Con la compra de Pharmacyclics Abbvie incorpora a su cartera de oncología un importante medicamento contra la leucemia: Imbruvica (ibrutinib), un producto aprobado en más de 40 países y cuya facturación este año sólo en EE.UU. rondará los 1.000 millones de dólares. Según los analistas en 2020 su facturación total podría alcanzar los 5.800 millones de dólares.

Así pues, mediante este movimiento estratégico Abbvie reduce su dependencia de Humira (para tratar la artritis reumatoide), su principal producto en facturación. Recordemos que el pasado mes de octubre Abbvie fracasó en su intento de adquirir la irlandesa Shire por 55.000 millones de dólares.

Estas y otras operaciones han impulsado las valoraciones en bolsa de las compañías biotecnológicas hasta el punto de que algunos hablan de burbuja. Si lo analizamos en términos de facturación Abbvie está pagando unas 40 veces la facturación de Pharmacyclics. Según datos recopilados por Bloomberg, durante los tres años últimos para acuerdos similares se ha pagado un promedio de 31 veces la facturación.
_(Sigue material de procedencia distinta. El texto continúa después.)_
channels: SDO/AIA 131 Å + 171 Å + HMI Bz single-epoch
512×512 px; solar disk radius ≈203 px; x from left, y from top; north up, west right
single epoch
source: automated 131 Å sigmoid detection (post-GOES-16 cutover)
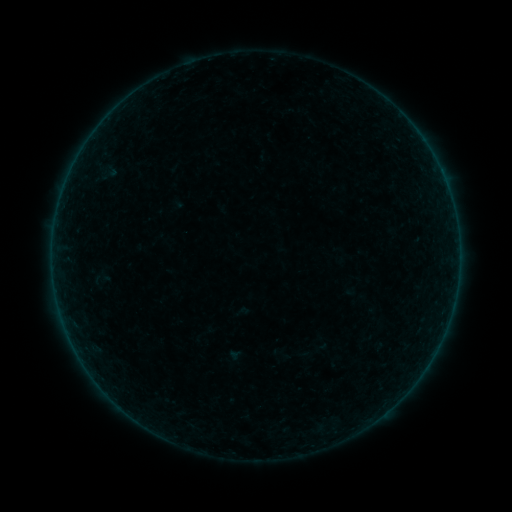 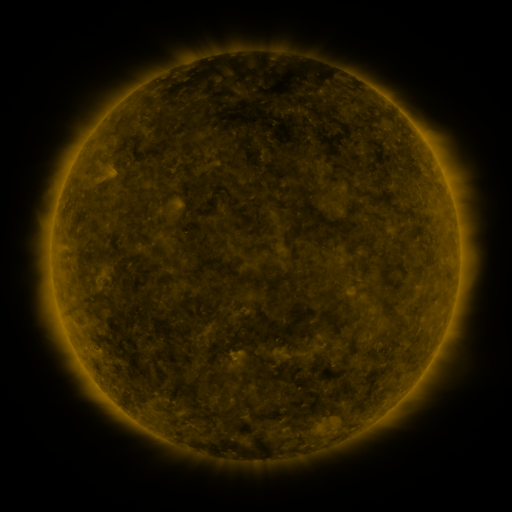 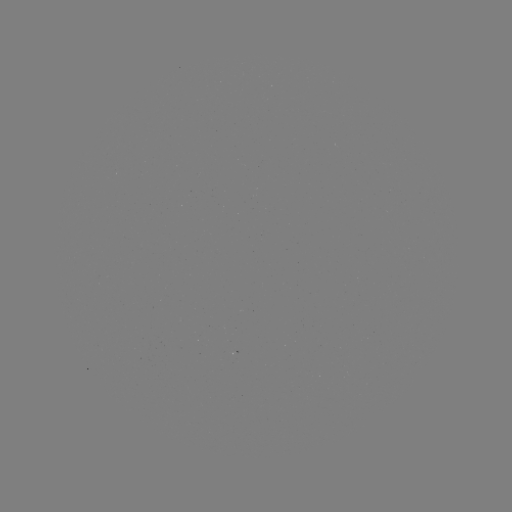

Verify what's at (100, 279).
sigmoid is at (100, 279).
El calentamiento que experimenta el sector de las biotecnológicas está adelantando las salidas a bolsa. Ya no es raro que lo hagan durante la fase 1 o incluso durante la investigación preclínica.
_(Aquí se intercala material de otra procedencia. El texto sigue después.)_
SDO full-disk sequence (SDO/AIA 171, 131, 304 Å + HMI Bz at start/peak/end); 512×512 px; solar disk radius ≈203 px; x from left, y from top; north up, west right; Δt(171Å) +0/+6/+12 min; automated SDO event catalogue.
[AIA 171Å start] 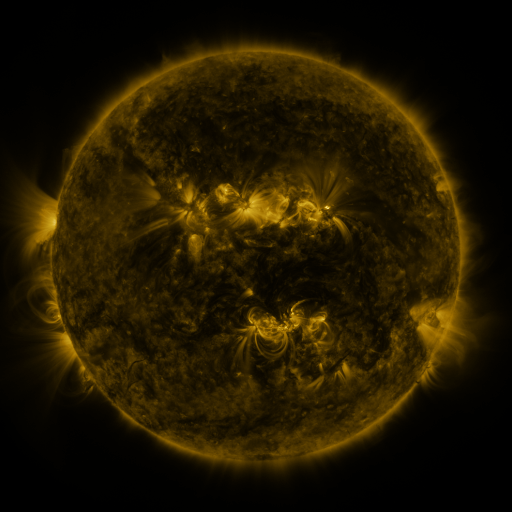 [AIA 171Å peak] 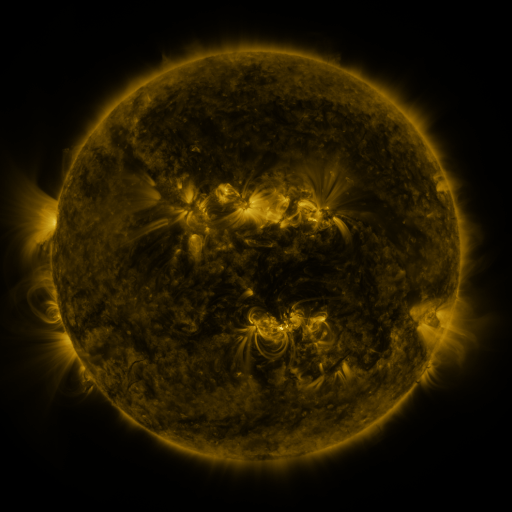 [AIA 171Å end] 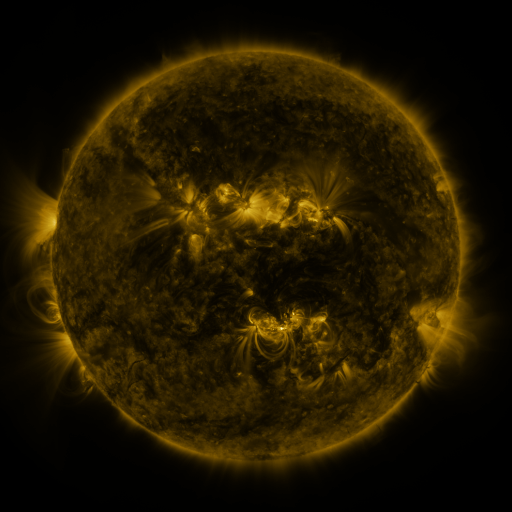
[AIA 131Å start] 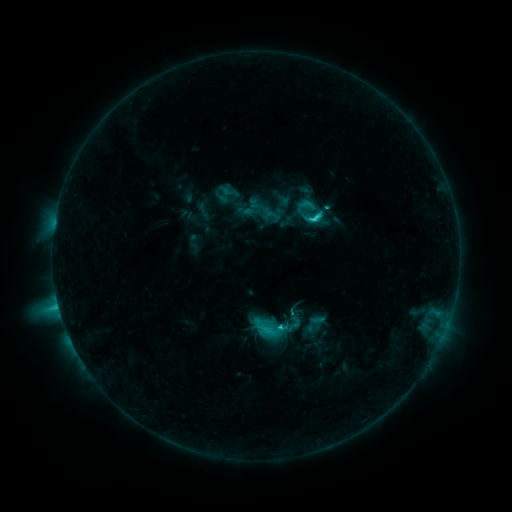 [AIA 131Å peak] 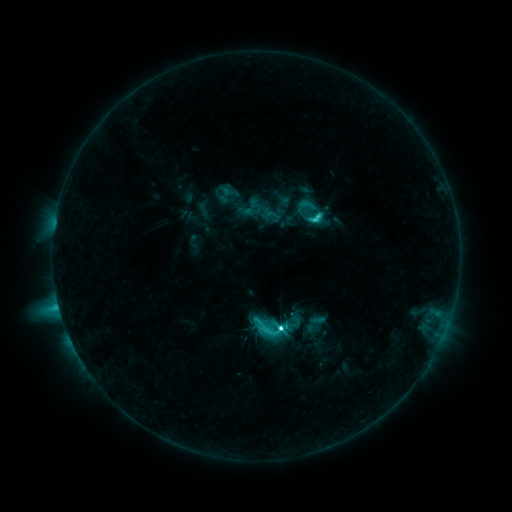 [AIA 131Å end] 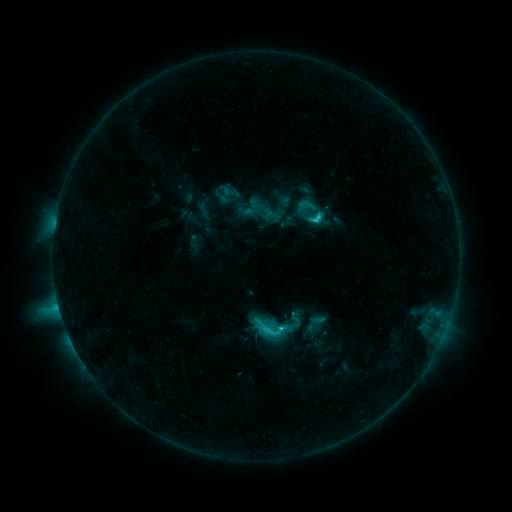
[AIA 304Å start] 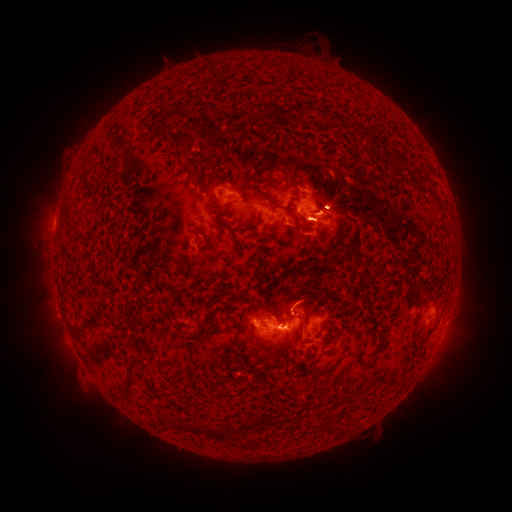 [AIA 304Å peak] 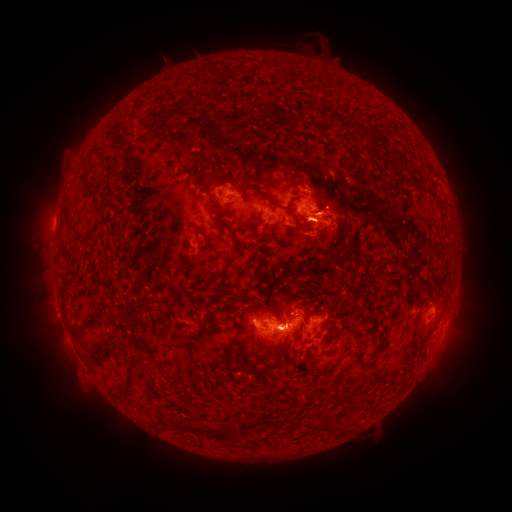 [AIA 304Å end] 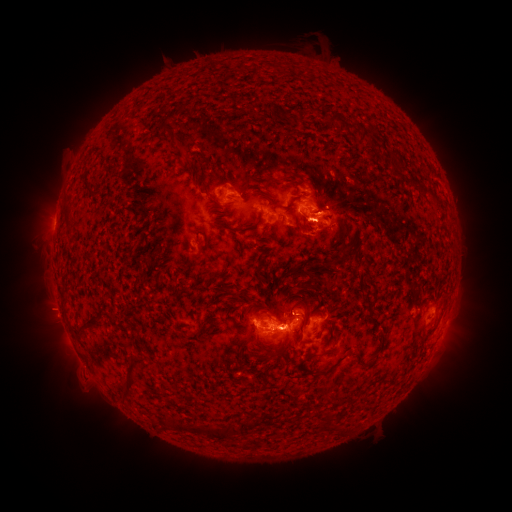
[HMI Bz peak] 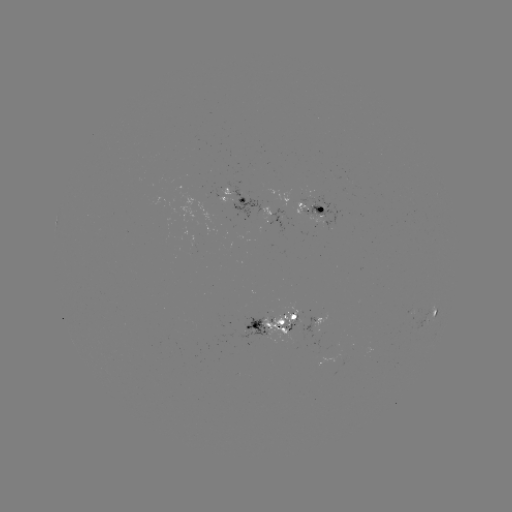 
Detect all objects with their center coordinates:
eruption: (333, 188)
Algunas voces argumentan que los avances científicos y las nuevas técnicas explican la mayor productividad y la menor tasa de fracasos actuales. No obstante hay quien advierte que bastará unos pocos fracasos seguidos para que el mercado pierda la confianza y se precipite, tal como sucedió en el 2000. Tras el descalabro fue necesario que pasara toda una década para lograr la recuperación.